The breakfast, which typically draws a large attendance, including business, faith and community leaders, raises funds for scholarships, local food pantries, summer camp for disadvantaged children, and projects that promote equality, justice, peace and the eradication of poverty.
Further north, the Lehigh Conference of Churches, which includes UM churches in the area, will welcome local leaders and people of all faiths to a Jan. 15 MLK Jr. interfaith prayer service and breakfast honoring King’s the life and service. Allentown Schools Superintendent Thomas Parker will discuss efforts to end the “School-to-Prison Pipeline” at the Dubbs Memorial Community Center, 457 W. Allen St., Allentown, 9 to 11 AM. The Rev. Larry Pickens is the LCC’s ecumenical director.
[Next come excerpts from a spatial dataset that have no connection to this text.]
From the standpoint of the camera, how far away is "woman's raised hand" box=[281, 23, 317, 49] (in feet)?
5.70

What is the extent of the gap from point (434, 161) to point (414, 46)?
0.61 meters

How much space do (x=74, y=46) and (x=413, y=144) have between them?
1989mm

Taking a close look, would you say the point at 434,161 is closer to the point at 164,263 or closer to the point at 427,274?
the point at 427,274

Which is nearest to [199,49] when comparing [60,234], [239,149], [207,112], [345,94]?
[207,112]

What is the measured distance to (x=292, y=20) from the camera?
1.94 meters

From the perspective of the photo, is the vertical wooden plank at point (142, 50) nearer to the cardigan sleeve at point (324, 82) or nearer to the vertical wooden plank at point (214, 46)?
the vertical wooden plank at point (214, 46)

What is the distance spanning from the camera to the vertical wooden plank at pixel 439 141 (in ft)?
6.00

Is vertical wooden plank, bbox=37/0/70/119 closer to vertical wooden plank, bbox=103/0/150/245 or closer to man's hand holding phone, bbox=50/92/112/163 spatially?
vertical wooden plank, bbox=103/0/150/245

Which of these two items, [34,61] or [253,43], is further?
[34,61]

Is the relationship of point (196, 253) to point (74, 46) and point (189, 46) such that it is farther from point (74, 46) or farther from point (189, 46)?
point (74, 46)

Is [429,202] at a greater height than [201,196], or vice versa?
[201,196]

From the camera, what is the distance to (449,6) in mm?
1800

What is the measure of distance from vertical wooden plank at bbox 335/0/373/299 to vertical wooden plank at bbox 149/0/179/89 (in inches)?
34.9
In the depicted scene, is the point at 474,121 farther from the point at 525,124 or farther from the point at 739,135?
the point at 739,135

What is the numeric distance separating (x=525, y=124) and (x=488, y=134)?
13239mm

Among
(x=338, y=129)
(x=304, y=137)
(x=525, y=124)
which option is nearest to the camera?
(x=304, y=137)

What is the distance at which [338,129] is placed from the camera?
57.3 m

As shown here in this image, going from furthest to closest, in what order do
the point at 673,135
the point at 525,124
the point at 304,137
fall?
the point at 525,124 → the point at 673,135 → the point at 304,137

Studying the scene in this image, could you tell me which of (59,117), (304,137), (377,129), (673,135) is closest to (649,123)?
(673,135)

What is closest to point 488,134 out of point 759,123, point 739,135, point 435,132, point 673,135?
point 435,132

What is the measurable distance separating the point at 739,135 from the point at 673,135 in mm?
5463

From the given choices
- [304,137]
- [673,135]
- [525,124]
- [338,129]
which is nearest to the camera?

How will your church celebrate our nation’s observance of Martin Luther King Jr.’s birthday this weekend? Will you feature a special speaker or discussion or fellowship event? Or celebrate with music, poetry, storytelling or art? Maybe present a special exhibit, display, film or video? Or will you join other churches or neighbors in your community in a Day of Service project to help others, or in a public march or rally to advocate for peace and justice, or in a joint celebration?
Whatever you plan to do—or even if you don’t have anything planned—why not republish Bishop Peggy Johnson’s new Bishop’s Blog essay, “Arrested but Undeterred,” in your church bulletin or newsletter. Encourage members to read it and pass it on to others. (No permission required.)
And whatever you plan to do, please let us know about it by this Thursday, Jan. 10, (no later) so we can add it to this news story on Friday. Send your information to firstname.lastname@example.org. Thanks!
(From right) Philadelphia Mayor Jim Kenney presents the 20th annual Harris Wofford Active Citizenship Award to the Rev. David Brown, for his “years of steadfast support of the Greater Philadelphia King Day of Service and lifelong dedication and commitment to public service and civic engagement.” Todd Bernstein, founder and director of the annual Day of Service, applauds the award. Brown, a deacon serving part-time on-staff at Wharton-Wesley UMC in Philadelphia, is an assistant professor in Media and Communications at Temple University.